С белого потолка матово светились плафоны, вокруг стояли врачи, под белыми шапочками одинаково выжидающе острели глаза. «Госпиталь, — понял он. — Ранен я».
— Вы меня видите? — спросил, нагибаясь, врач с длинным морщинистым лицом.
— Да…
— Узнаете меня?
— Не…
— Я — Аврам Герасимович. Вы меня знаете.
Больной напрягся, моргнул:
— Не…
— А это кто? — Врач показал на полную пожилую женщину в белой косынке. Маленькие желтоватые глаза женщины стали испуганны, на мятых щеках проступили розовые пятна.
— Не знаю, — сказал больной равнодушно, зрачки его побежали мимо по лицам, по стенам, по потолку. — Это где я? В госпитале я? Ранило меня? Да? Куда ранило-то? — спрашивал он, запинаясь.
— Да, да — госпиталь. Вернее — больница. Ну вы сейчас поспите, а мы пойдем. Вам много говорить вредно. И садиться, вставать тоже нельзя. Люда, дайте ему снотворного. Пойдемте, товарищи. Ираклий Федорович, это — блестяще, я серьезно, не льщу вам, но вы на практике доказали, что… — говорил голос врача уже в коридоре.
* * *
Маленькая палата на две койки. Вторая — пуста, застелена белым покрывалом. И все белое: стены, дверь, потолок, оконные рамы. За высоким окном — небо, летние вечерние облачка — и тишина. Там небесная тишина, а здесь — больничная, стерильная, но тоже глубокая. Только дыхание шелестит, «дышу, цел, жив!» — и затопляет радостным теплом до самых ногтей — «жив, живой, выжил!» Моргая, улыбаясь, он долго без мыслей смотрел на облачка за окном, потом пошевелил ладонями, ощупал под собой простыню, матрас. Сверху тоже простыня, чистая, прохладная. Мягко. Тепло. Тихо. Никогда в жизни он в такой чистоте не лежал. «Как барин!» Он выпростал руку, потрогал голову — бинты, шлем из бинтов. «В голову, значит…» Давило изнутри на глаза, на надбровья, не сильно, но когда пошевелился, в затылке словно перелилась ртуть, как вода на дне лодки, отдалось, тюкнуло в темя. «И не сядешь сам… Тяжелое, значит…» В голове — как с похмелья — мутно, тяжко, во рту — гадко, язык, гортань, губы словно отекли. «Попить бы…» Но просить было некого. «Чего это я один тут…?»

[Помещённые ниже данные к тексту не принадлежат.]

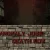 Anomaly Jobs : Death Row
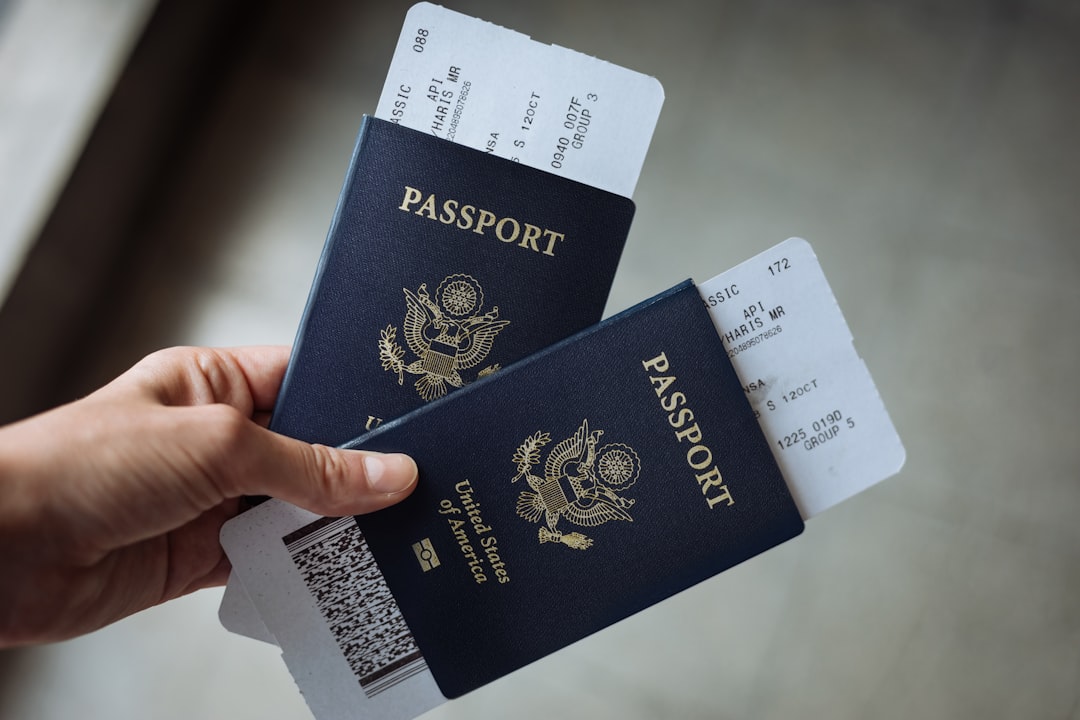 Complete Guide to Exhibiting Overseas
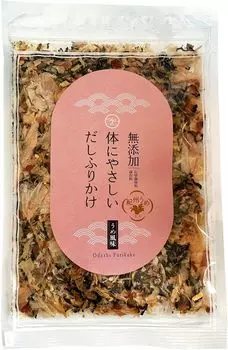 отечественный полезный даси Кишу сливовый умэ с застежкой-молнией Фурикаке, без добавок, приготовленный, фурикаке, Умэ, ароматизатор, вкус, мидзуното, натуральный, полезный, 40 г,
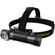 Nitecore HC35 USB Rechargeable LED Headlamp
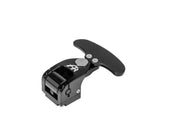 Ascher Racing Paddle Shifter Single - Gen6 - Ascher Racing - Sim Race Webshop product image 2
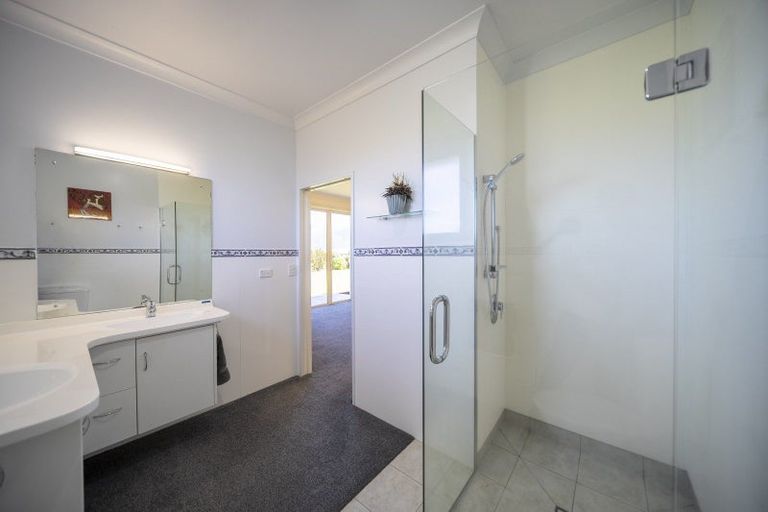 Photo of property in 56 Hawea Place, Te Anau, 9600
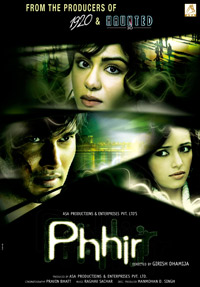 Phhir (2011).jpg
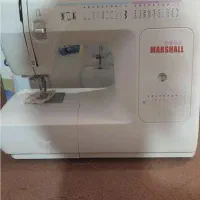 چرخ خیاطی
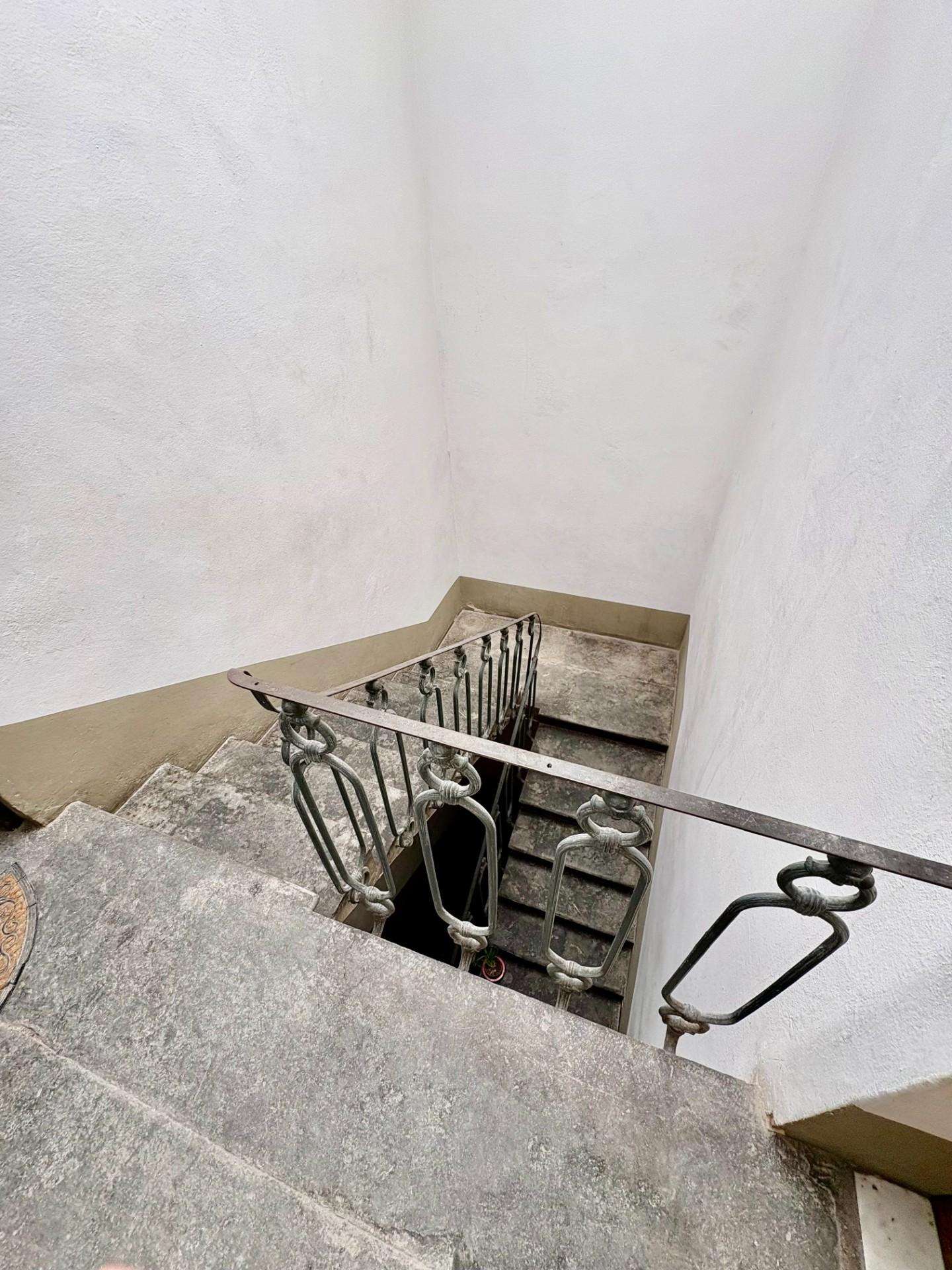 - foto 17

Он сглотнул лекарственную горечь, покорился, зрачки повернулись к окну, сонно расслабились.
Край облачка наливался прозрачно, золотисто, квадрат окна перечеркнули стрижи, и больной благодарно вздохнул. Медленный теплый покой входил в голову, в ослабшее тело, меркнул свет за влажной пленкой, капля сползла, задержалась в углу рта, и он слизнул солоноватую влагу, сожмурился. «Жив!» Ничего не надо было больше — ни думать, ни делать. Когда неслышно вошла пожилая сестра (та, про которую врач спросил: «А это кто?»), он открыл глаза, но улыбка осталась.
— Вот таблетка. На, запей…
Он послушно проглотил, попросил:
— Еще… Испить…
Он слушал, как булькает в стакан вода, как звякнуло стекло, а потом пил большими глотками с наслаждением, долго и смотрел в усталое напряженное лицо сестры. Она отвела глаза.
— Спи… — сказала, облизала бесцветные губы, — спите теперь. Не надо ли чего?
— Не…
— Если что надо — вот звонок, вот кнопочка эта, нажми… нажмите — дежурная подойдет. Лежите тихо, подыматься нельзя, ничего нельзя пока.
— А мне и не надо ничего, — сказал он, — лежать-то тепло, чего не лежать, раз раненый. Где это я лежу-то?
Она все смотрела странно, скорбно как-то вроде, не разберешь, да и ни к чему. — Медсанбат-то где ваш? В городе?
— Спите. Говорить не надо много. — Она все не уходила, вскинула брови, нагнулась. — Голова-то болит?
— Не… Когда ворохаюсь — словно вода в черепушке, а так — ничего, ладно… Далеко передовая-то?